# ACTIVITY
With the pictures omitted, write out all of the listing exactly.

# SOURCE DATA
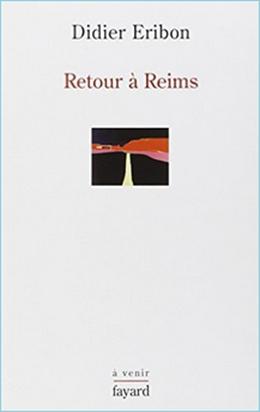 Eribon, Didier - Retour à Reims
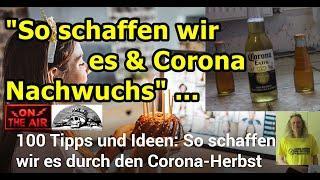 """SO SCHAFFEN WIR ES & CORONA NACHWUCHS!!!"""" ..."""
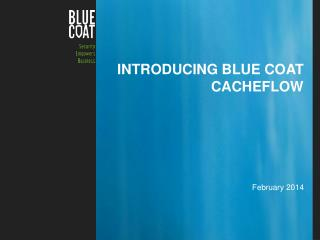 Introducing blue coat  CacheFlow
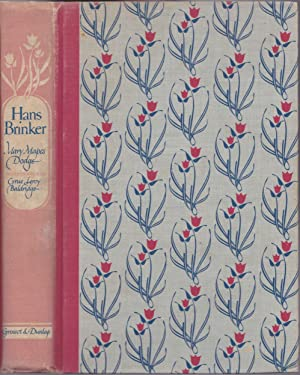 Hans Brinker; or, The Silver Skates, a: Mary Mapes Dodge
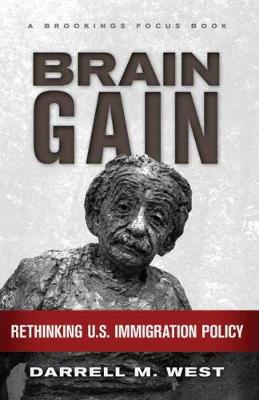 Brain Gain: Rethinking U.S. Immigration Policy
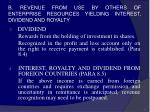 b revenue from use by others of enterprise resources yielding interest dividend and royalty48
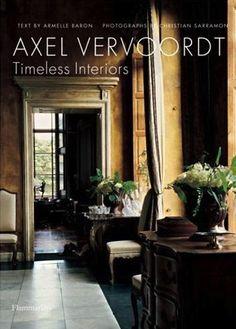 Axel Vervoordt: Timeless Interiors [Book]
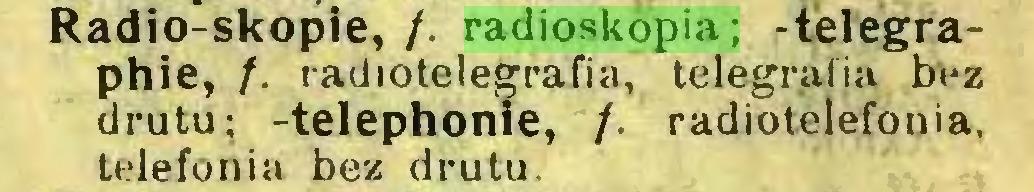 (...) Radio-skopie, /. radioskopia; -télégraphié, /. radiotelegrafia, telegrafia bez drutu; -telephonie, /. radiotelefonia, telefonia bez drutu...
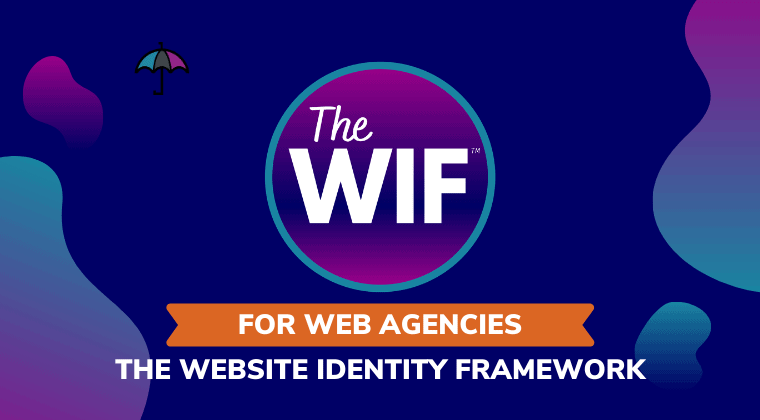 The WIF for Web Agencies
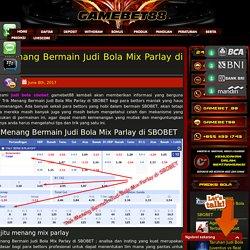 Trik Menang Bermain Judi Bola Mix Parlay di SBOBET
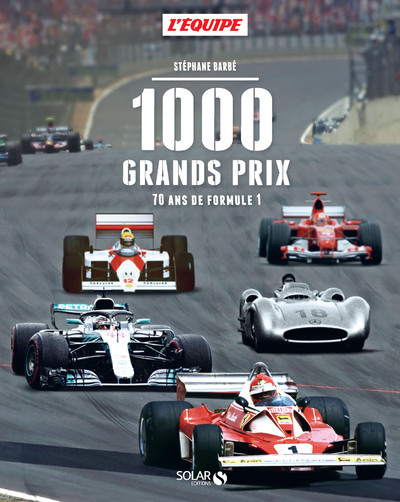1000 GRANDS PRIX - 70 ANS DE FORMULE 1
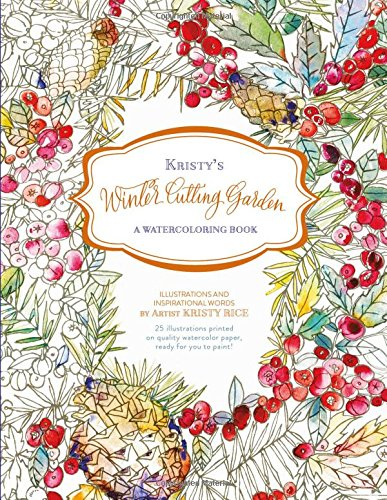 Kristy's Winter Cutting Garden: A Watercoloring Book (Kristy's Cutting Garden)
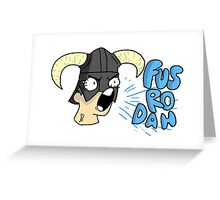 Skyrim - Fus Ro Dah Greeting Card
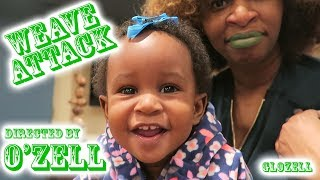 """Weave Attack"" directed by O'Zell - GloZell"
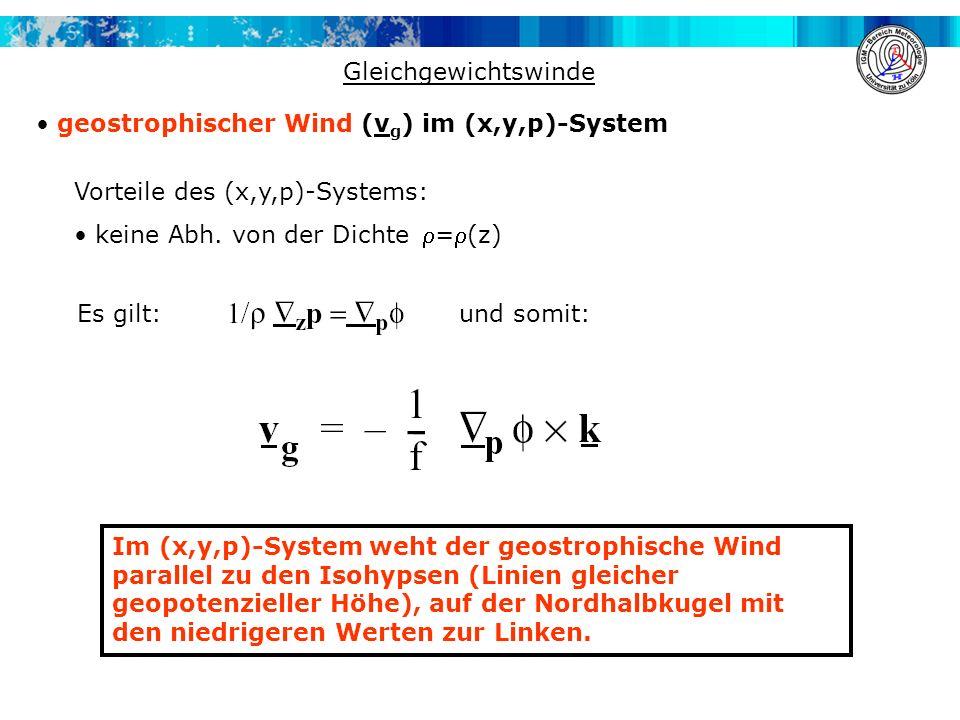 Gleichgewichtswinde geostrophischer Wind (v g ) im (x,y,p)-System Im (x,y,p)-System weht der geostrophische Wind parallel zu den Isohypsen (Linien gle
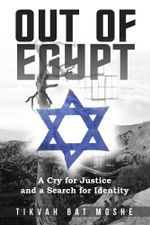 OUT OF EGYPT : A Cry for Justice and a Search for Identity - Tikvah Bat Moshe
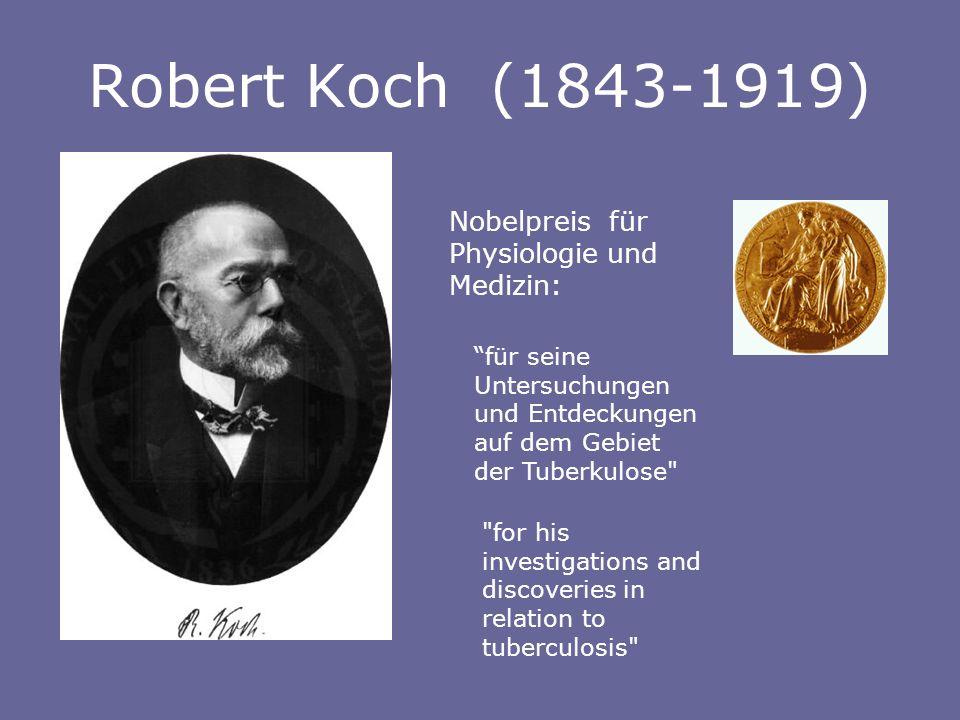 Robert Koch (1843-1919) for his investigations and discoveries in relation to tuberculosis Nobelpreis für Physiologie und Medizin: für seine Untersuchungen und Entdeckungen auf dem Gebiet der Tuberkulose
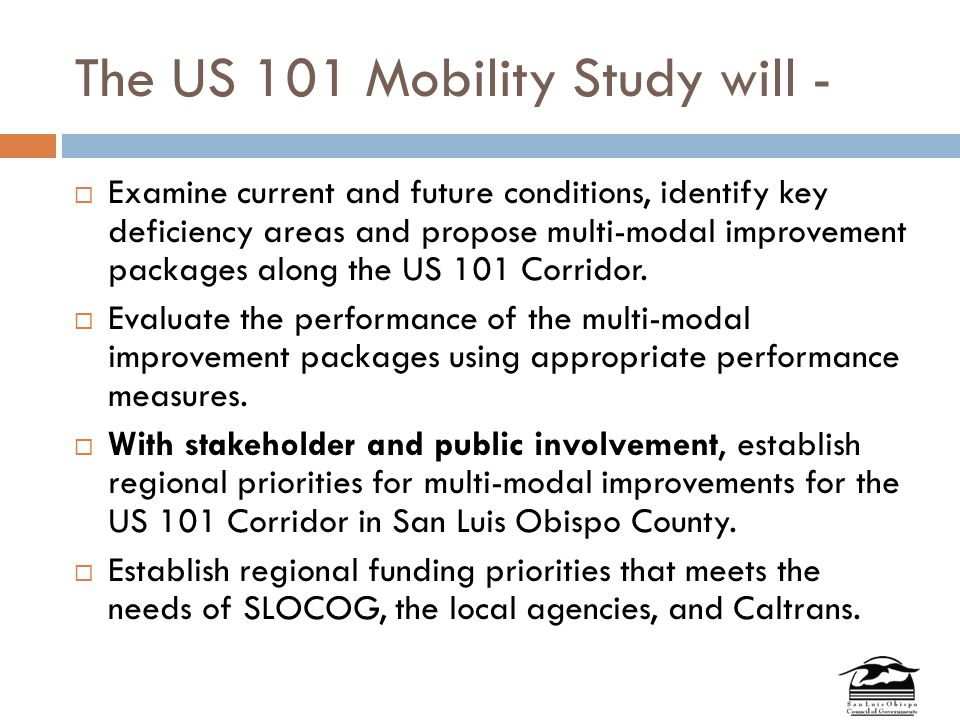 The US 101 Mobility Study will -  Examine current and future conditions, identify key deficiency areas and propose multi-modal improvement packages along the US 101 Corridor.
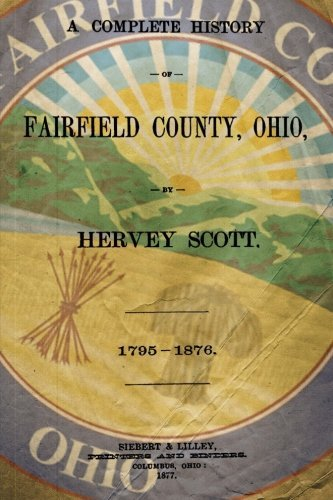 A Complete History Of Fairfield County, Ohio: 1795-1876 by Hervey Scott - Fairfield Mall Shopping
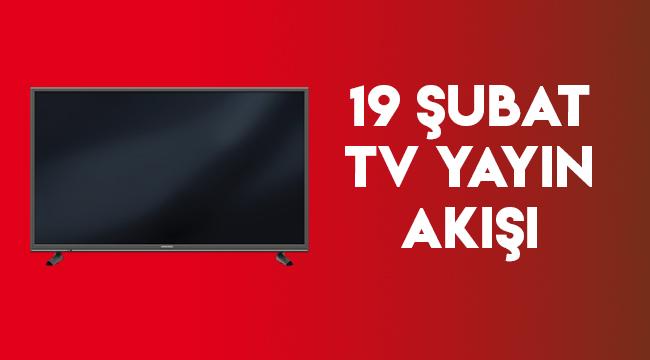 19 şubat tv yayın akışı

# WRITTEN REPLY
 Eribon, Didier - Retour à Reims
 """SO SCHAFFEN WIR ES & CORONA NACHWUCHS!!!"""" ..."""
 Introducing blue coat  CacheFlow
 Hans Brinker; or, The Silver Skates, a: Mary Mapes Dodge
 Brain Gain: Rethinking U.S. Immigration Policy
 b revenue from use by others of enterprise resources yielding interest dividend and royalty48
 Axel Vervoordt: Timeless Interiors [Book]
 (...) Radio-skopie, /. radioskopia; -télégraphié, /. radiotelegrafia, telegrafia bez drutu; -telephonie, /. radiotelefonia, telefonia bez drutu...
 The WIF for Web Agencies
 Trik Menang Bermain Judi Bola Mix Parlay di SBOBET
1000 GRANDS PRIX - 70 ANS DE FORMULE 1
 Kristy's Winter Cutting Garden: A Watercoloring Book (Kristy's Cutting Garden)
 Skyrim - Fus Ro Dah Greeting Card
 """Weave Attack"" directed by O'Zell - GloZell"
 Gleichgewichtswinde geostrophischer Wind (v g ) im (x,y,p)-System Im (x,y,p)-System weht der geostrophische Wind parallel zu den Isohypsen (Linien gle
 OUT OF EGYPT : A Cry for Justice and a Search for Identity - Tikvah Bat Moshe
 Robert Koch (1843-1919) for his investigations and discoveries in relation to tuberculosis Nobelpreis für Physiologie und Medizin: für seine Untersuchungen und Entdeckungen auf dem Gebiet der Tuberkulose
 The US 101 Mobility Study will -  Examine current and future conditions, identify key deficiency areas and propose multi-modal improvement packages along the US 101 Corridor.
 A Complete History Of Fairfield County, Ohio: 1795-1876 by Hervey Scott - Fairfield Mall Shopping
 19 şubat tv yayın akışı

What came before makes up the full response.